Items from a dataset
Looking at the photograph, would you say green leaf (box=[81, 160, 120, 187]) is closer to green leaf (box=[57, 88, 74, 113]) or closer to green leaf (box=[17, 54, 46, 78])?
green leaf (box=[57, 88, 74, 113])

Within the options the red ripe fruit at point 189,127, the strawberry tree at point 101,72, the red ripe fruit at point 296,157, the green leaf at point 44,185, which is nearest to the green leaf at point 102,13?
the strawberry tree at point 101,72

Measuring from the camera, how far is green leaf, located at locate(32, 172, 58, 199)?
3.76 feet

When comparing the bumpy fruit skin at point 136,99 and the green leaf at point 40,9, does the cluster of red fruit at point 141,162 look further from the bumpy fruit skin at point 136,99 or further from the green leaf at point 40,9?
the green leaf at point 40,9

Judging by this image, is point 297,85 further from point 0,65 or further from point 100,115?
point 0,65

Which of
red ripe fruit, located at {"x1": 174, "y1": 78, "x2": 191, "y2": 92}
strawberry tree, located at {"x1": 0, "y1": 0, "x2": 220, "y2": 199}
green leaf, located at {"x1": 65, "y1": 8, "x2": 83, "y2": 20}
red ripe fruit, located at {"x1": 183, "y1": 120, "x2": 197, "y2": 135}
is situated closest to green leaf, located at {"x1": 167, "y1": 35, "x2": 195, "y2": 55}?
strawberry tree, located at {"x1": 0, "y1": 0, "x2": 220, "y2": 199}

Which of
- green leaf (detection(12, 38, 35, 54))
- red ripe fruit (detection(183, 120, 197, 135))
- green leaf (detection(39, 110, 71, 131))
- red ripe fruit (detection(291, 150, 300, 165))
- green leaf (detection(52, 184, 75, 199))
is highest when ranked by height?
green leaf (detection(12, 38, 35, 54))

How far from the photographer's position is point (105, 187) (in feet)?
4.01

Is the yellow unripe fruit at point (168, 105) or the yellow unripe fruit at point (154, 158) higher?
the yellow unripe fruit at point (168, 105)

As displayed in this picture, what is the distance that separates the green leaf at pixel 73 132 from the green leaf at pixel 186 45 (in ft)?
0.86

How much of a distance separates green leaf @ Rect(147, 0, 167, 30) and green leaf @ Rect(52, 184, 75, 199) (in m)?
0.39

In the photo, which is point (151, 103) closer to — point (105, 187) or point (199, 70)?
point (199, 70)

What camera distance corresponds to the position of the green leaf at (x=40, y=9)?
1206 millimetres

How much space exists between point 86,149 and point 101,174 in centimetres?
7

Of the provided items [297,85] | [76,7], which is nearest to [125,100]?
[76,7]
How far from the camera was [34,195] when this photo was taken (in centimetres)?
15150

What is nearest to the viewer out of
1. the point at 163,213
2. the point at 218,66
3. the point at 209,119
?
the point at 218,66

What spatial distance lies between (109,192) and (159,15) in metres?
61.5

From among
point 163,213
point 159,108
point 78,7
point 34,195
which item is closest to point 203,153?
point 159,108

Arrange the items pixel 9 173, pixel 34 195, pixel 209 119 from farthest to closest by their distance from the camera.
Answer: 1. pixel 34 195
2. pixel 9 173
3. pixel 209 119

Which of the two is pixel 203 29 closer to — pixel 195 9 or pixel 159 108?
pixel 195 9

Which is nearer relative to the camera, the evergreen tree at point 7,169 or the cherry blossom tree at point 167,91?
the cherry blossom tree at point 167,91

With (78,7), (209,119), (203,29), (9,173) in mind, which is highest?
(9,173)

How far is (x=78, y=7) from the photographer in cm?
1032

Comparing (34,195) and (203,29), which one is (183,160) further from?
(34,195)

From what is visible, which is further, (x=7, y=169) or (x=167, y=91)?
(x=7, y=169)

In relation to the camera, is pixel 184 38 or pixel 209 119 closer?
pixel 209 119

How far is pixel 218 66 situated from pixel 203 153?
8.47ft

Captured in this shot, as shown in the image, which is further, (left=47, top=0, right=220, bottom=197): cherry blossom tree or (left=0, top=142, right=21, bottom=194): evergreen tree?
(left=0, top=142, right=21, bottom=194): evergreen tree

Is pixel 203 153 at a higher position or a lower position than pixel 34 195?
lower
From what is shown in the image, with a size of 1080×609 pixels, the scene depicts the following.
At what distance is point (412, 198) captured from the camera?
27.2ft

--

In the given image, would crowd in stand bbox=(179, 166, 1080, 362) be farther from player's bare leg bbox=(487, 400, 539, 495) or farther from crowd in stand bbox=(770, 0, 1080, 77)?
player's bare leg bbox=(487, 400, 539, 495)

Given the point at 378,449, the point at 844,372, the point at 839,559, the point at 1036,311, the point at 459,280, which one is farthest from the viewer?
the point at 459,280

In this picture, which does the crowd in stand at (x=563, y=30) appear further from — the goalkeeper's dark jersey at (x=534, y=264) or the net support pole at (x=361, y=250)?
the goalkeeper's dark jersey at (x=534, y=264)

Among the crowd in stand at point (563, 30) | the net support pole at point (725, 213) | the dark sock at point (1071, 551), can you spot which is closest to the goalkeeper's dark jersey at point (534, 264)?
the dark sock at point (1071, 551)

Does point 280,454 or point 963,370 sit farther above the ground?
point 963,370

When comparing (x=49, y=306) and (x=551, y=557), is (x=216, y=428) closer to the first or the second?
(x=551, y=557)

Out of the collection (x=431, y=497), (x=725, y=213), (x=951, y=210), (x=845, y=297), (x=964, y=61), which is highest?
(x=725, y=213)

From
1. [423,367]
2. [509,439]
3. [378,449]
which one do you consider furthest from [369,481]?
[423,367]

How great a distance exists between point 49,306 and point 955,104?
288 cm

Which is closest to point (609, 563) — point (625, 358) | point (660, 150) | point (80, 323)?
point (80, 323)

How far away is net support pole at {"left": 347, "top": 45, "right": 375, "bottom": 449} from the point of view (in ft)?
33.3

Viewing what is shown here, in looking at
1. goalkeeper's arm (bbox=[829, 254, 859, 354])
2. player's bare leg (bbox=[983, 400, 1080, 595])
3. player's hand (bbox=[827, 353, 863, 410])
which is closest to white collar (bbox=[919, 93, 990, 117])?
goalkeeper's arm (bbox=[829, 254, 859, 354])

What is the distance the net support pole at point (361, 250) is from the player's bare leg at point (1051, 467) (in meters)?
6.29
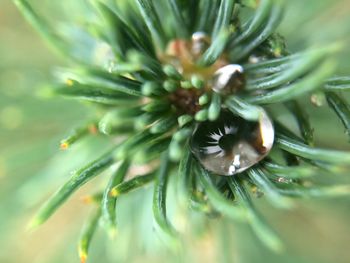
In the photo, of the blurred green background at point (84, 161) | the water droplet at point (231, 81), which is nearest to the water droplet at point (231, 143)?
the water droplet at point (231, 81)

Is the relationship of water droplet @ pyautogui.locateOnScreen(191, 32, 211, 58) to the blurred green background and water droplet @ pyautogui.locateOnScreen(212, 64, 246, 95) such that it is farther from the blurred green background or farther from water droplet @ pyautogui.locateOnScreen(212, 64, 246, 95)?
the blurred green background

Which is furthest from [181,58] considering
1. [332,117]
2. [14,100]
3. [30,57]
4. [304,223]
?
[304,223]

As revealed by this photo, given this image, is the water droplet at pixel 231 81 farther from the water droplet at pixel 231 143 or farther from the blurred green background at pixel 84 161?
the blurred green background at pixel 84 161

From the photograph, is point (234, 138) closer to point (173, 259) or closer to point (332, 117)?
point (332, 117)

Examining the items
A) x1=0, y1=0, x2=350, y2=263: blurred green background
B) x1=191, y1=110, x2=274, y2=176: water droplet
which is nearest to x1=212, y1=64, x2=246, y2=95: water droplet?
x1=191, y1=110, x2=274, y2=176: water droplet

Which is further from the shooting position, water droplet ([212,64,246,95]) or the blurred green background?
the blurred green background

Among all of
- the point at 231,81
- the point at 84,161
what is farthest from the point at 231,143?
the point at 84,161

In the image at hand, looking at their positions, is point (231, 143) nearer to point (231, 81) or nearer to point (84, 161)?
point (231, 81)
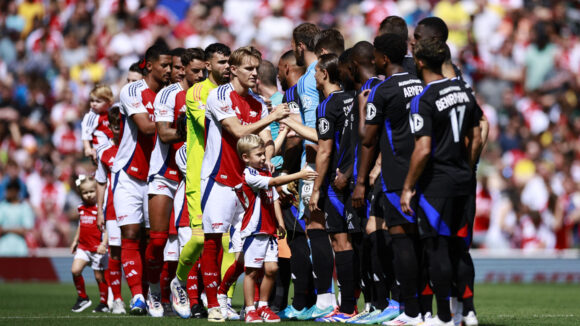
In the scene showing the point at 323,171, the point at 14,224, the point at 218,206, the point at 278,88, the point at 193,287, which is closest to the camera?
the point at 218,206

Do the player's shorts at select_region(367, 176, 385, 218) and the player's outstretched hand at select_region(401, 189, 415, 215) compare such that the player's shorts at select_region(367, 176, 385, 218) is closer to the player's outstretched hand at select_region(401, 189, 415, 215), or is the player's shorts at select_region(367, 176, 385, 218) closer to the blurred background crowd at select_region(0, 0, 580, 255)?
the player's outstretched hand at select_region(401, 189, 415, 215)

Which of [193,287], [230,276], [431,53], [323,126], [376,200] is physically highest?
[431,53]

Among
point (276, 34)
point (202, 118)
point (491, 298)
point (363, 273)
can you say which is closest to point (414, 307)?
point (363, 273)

◆ **What you need to do**: Select every line of the items above that contains the word "bare", treating uppercase and lowercase as different.

◆ **Output of the task**:
In the given image, would crowd in stand bbox=(179, 166, 1080, 362) be farther from player's bare leg bbox=(487, 400, 539, 495) or farther from crowd in stand bbox=(770, 0, 1080, 77)?
player's bare leg bbox=(487, 400, 539, 495)
2. player's bare leg (bbox=[983, 400, 1080, 595])
What is the distance the net support pole at point (361, 250) is from the player's bare leg at point (1051, 467) (in meters)?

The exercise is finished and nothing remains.